Which suggests to me the cpu running the management gui must be doing something based on the type of activity the switch is seeing. What does the CPU do vs the switching hardware? Is the CPU running the vlans? Is it doing NTP checks? Is it running the diffserv? etc. That might help narrow down the debug approach.
Yes, I can send additional info. What exactly do you want? The syslog output I assume? Having looked at it I can't see anything that suggests where to go next. Syslog attached...
Please take this as constructive... I appreciate the help. What I'm trying to understand in the debug process is, "What are we trying to isolate or eliminate?" vs. let's look at information without knowing why. For example, I've asked previously about what would be competing with the GUI for resources as resource starvation might explain why it's not working. We've not discussed the answer to that question.
Since I don't know what the CPU is doing vs the switching hardware (also a previous question) my best guess at the source of the problem here is:
some type of traffic coming from the servers is being watched or snooped by the CPU and the volume of that traffic is overloading the system
there is some type of HW problem with one or more ports that is causing interrupts/exceptions at a high rate that the CPU is servicing,
normal functions of the cpu like diffserv (or other QoS) or syslog are overloaded.

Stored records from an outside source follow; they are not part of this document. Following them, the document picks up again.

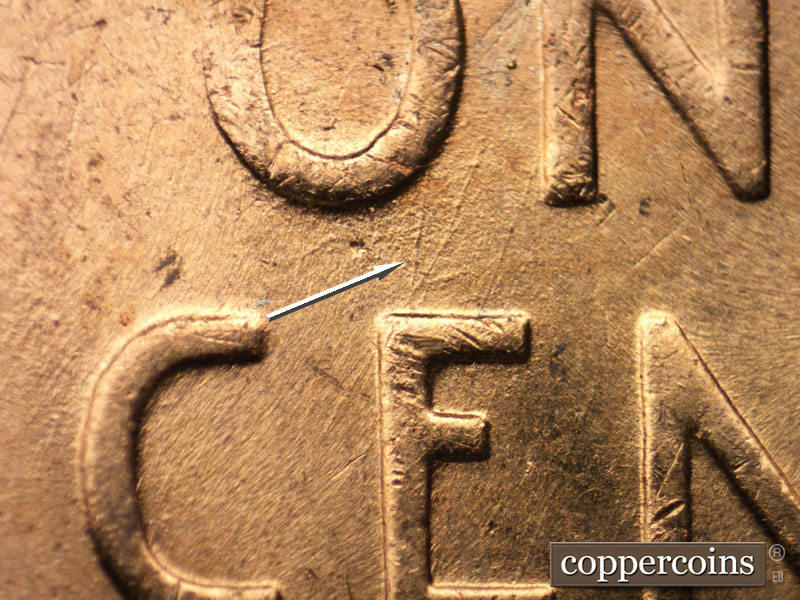 Die-stage B marker on 1956D•1DO•035 (1956 Doubled Die Obverse).
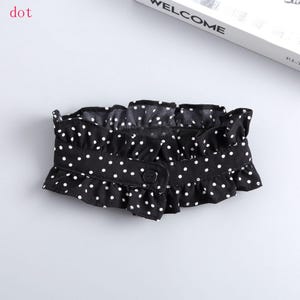 May include: Black and white polka dot ruffled collar with a button closure. The collar is made of a soft fabric and has a delicate, feminine design. The word "dot" is in the top left corner.
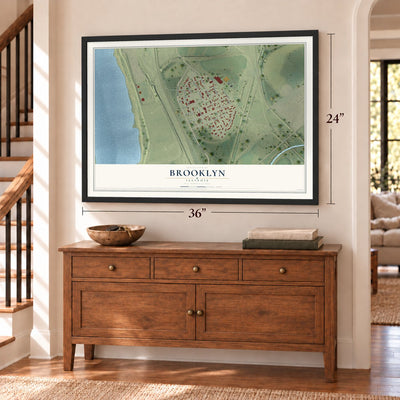 Brooklyn, Illinois map, 24 x 36 inch print in a black frame above a dresser by a staircase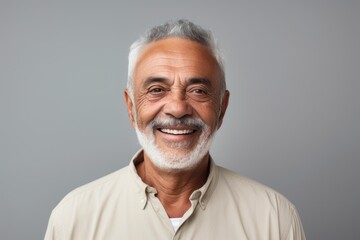 Portrait of a smiling mature man looking at camera over grey background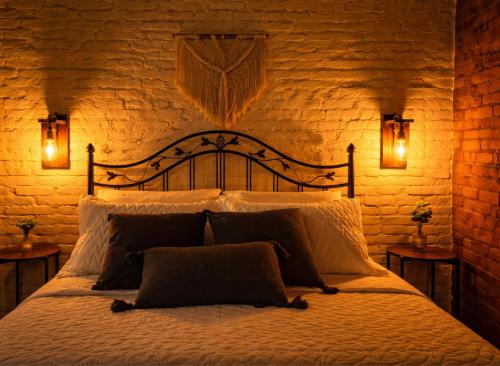 a bedroom with a large bed with two lights on it at Vale Infinito Chalé in Córrego do Bom Jesus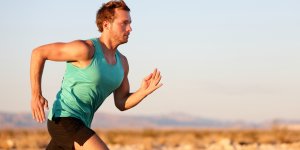 White male in a blu tank top is running across a desert landscape. Many people ask, "Does running boost testosterone?"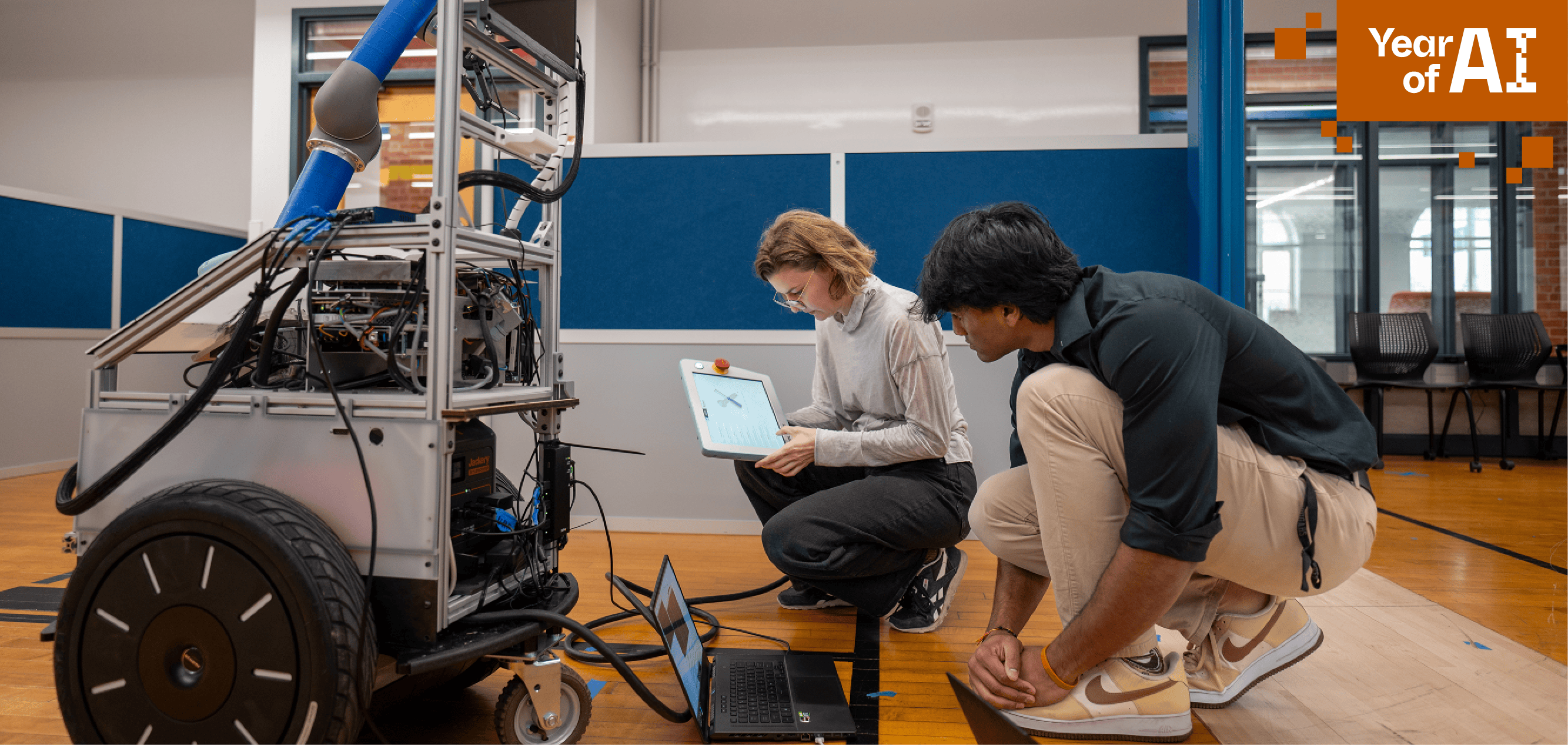 Two students working on a robot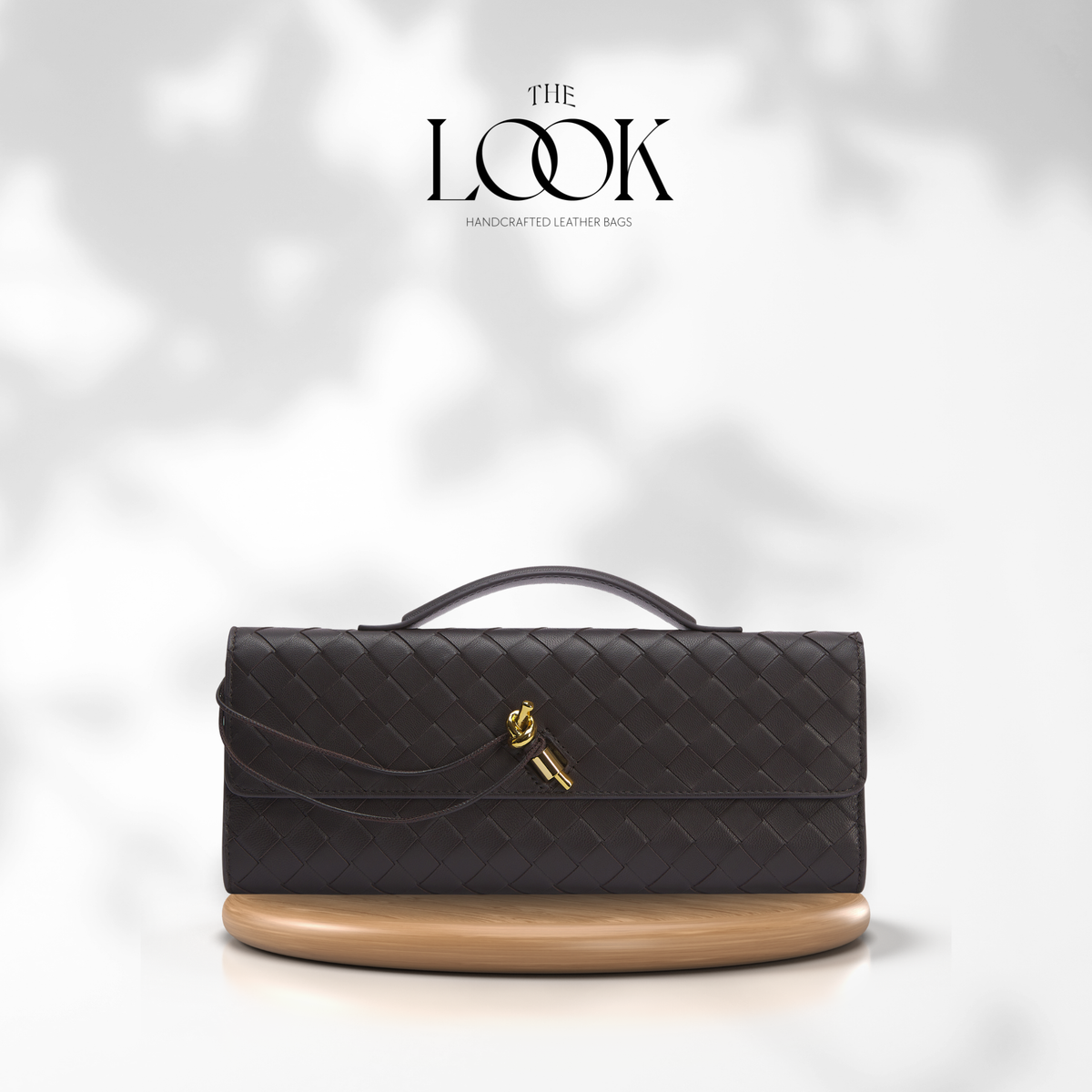 Black quilted handbag with beige bottom section on a white background, featuring 'The Look' brand. | The Look Officiel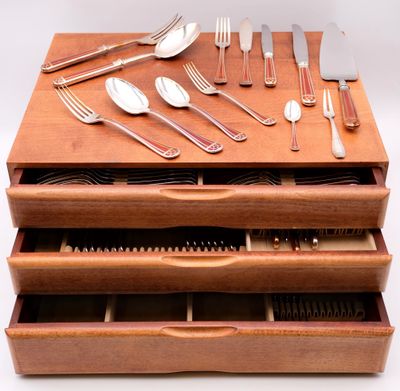 a wooden drawer with silverware and silverware in it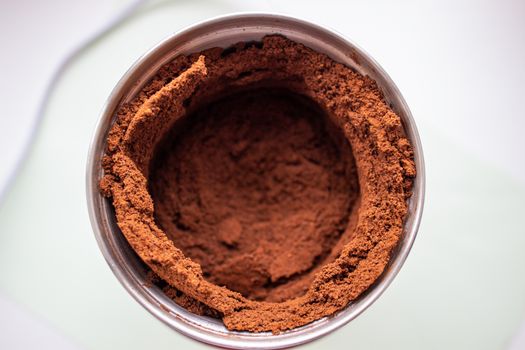 High angle view of fresh coffee pouring out of a coffee grinder into a portafilter for a professional espresso machine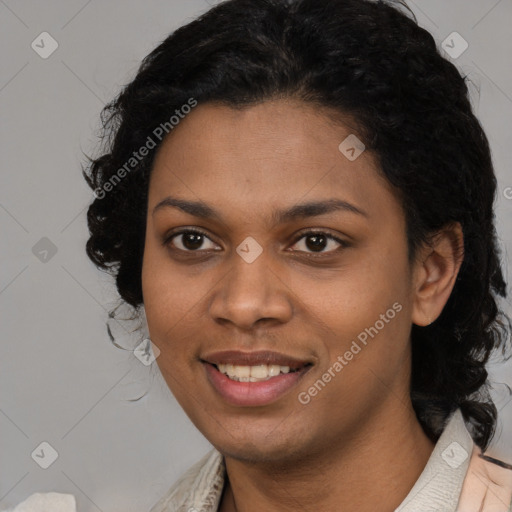 Joyful black young-adult female with long  black hair and brown eyes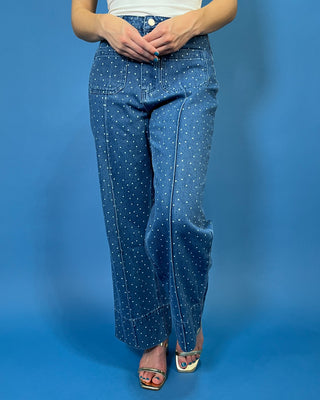 A person wearing blue denim jeans with a white polka-dot pattern, paired with a white top and metallic sandals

So it would help if we could discuss how to eliminate any of these theories about the source of the problem, or discuss alternative theories about the source of the problem.
The two firewalls attached to the switch were multicasting state and config data back and forth. The switch had IGMP snooping enabled from a previous configuration (no longer used). Oddly, the configured snooping VLAN was not where the multicast traffic was happening.
When I turned off the multicast sync between the firewalls the GS724T GUI was responsive again. I then turned off IGMP snooping. (Probably would have gone a LOT quicker if I had known snooping was a CPU vs. switching HW function.)
I know this is an old thread, but it pointed me towards the solution in my case. I’ve had the exact same issue with this switch model in front of an ESXi host.
What caused the problem in my case was a specific portgroup. Precisely, having a portgroup on the ESXi host with the special VLAN 4095 (reserved for the purpose of tagging all VLAN -e.i making it TRUNK) connected to the GS724Tv3 was the root of the encountered problems.